Friday, 28 November 2008

You couldn't make it up (?)

This sounds too much like a Private Eye parody to be true. It seems that an 'alternative' carol service was held at St. James's Piccadilly on Wednesday evening, in support of the Palestinian cause and in protest at Israeli policies. The words of some traditional Christmas favourites were apparently adapted for the occasion, as in this example:

While shepherds watched their flocks by night
All seated on the ground
Some occupying soldiers came
And bulldozed all around

'Fear not,' said one, for mighty dread
Had seized their troubled mind
We will not do any harm
For we are good and kind

We're forced to confiscate your land
To build ourselves a fence
To keep our people safe from all
Your people's violence

Some fields will stay, although cut off
But access won't be banned
Yes, permits we will give to you
To visit your own land.

As I say, it's just the kind of nonsense you might find in a Dave Spart column or the Alternative Rocky Horror Service Book, so I'm wary about taking it too seriously. I couldn't find any mention of the service on the church's website, and there's a danger of being taken in by left-wing, secular versions of all those 'Post Office bans Christmas'  kind of stories. But I did wonder why there wasn't a verse about the shepherds being disturbed by a Katyusha rocket attack...

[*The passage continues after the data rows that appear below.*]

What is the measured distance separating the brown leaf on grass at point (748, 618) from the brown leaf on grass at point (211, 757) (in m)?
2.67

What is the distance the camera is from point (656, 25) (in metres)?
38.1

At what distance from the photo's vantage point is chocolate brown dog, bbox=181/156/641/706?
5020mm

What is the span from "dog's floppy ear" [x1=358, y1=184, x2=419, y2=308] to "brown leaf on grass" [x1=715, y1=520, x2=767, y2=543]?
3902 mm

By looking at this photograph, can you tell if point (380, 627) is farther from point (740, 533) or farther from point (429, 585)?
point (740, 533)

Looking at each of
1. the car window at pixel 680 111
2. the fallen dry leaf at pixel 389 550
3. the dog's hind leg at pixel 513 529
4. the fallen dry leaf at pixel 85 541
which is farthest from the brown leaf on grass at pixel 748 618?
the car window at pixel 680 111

On the other hand, if the story has any truth, it's yet another example of the willingness of well-meaning but naive progressive-religious types to be taken in by pseudo-leftist posturing, and to adopt one-sided positions on the Israeli-Palestine question. Thankfully, not all Christians are amused.

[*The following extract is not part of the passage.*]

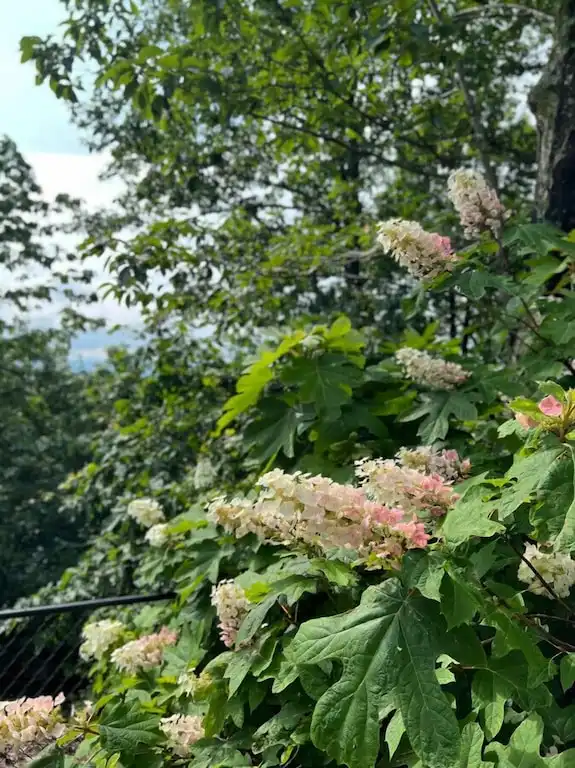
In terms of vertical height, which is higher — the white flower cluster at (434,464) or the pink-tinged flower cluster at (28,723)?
the white flower cluster at (434,464)

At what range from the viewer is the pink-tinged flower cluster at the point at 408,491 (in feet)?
4.01

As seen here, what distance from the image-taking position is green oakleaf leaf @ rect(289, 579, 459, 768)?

(Via Red Maria, whose blog I discovered today by way of Shiraz Socialist)

Mumbai and the theology of death

What on earth can one say about the horrific events in Mumbai? Reading accounts of this latest massacre of the innocents, I was struck above all by the nihilism and sheer inhumanity of the terrorists. Never has the Al-Qaeda boast, 'You love life and we love death', seemed so fitting. While British and American passport-holders appear to have been targeted in at least one location, and the assault on a Jewish centre can hardly be accidental, it's the indiscriminate nature of the attack that stays in the mind. Indians and foreigners, Hindus and Muslims, Christians and Jews - all were regarded as legitimate targets by these coldhearted  fanatics.

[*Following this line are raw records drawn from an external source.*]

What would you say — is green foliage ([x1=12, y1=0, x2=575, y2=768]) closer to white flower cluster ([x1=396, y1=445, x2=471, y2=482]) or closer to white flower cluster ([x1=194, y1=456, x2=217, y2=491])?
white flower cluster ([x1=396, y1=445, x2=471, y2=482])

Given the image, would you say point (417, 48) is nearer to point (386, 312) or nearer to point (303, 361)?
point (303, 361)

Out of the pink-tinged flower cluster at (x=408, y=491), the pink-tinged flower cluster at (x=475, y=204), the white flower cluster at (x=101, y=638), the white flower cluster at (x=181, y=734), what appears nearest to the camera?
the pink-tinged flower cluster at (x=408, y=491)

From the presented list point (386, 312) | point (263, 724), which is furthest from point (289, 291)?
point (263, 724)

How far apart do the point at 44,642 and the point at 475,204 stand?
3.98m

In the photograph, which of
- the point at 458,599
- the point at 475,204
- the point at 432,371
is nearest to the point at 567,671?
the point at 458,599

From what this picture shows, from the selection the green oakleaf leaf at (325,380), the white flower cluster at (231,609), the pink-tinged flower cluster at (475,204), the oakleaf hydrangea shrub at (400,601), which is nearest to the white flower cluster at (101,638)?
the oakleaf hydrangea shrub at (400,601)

At the Leopold Cafe, 'five men wielding AK-47 rifles charged in and opened fire without asking anyone to identify themselves. They lobbed hand grenades at the horrified onlookers'. At a busy railway terminus, 'gunmen shot up the reservation counter of the station, randomly sprayed passengers, believed to be entirely composed of Indian travellers and commuters, and fled.' In the lobby of the Taj Mahal Palace hotel, according to Conservative MEP Sajjad Karim who was there, 'a gunman appeared in front of us, carrying machine-gun type weapons. And he just started firing at us'.

At lunchtime today, I listened to an insensitive, boneheaded Radio 4 presenter asking the Indian ambassador whether, given that the Mumbai attackers were probably Islamists, his government should now start attending seriously to the grievances of its Muslim population, as Britain had to do after 7/7.  It's enough to make you weep.  In something he wrote after 9/11, but which I can't find right now, Christopher Hitchens recalled asking some Chilean exile friends whether they were tempted to launch a similar attack on America, after the CIA-backed overthrow of Allende. They were horrified at the thought. Genuine radicals, those whose radicalism arises from a love of humanity and rage at inequality and injustice, don't tend to see the mass murder of innocent people as a legitimate tactic. The murderers of Mumbai, like the Baader-Meinhof killers that I wrote about the other day, were not reacting to 'grievances', unless they were grievances imagined in their twisted theology of victimhood, but acting out the logical dictates of a nihilistic and death-loving ideology. 

Wednesday, 26 November 2008

The delusions of Father D'Escoto

Further evidence today of the tendency among some 'progressive' Christians to identify with the more extreme stances of the pseudo-left. Harry's Place reports that UN General Assembly President Miguel D'Escoto, a former Roman Catholic priest, Nicaraguan foreign minister and holder of the Lenin Prize, has described Israel as an apartheid state and called for a campaign of boycott, divestment and sanctions. This is the same Miguel D'Escoto who rushed to embrace Ahmadinejad after his antisemitic speech to the Assembly back in September. And if you were a Christian priest with any awareness of the history of Catholic antisemitism, would you be so crass as to use the word 'crucify' to describe Israel's treatment of the Palestinians?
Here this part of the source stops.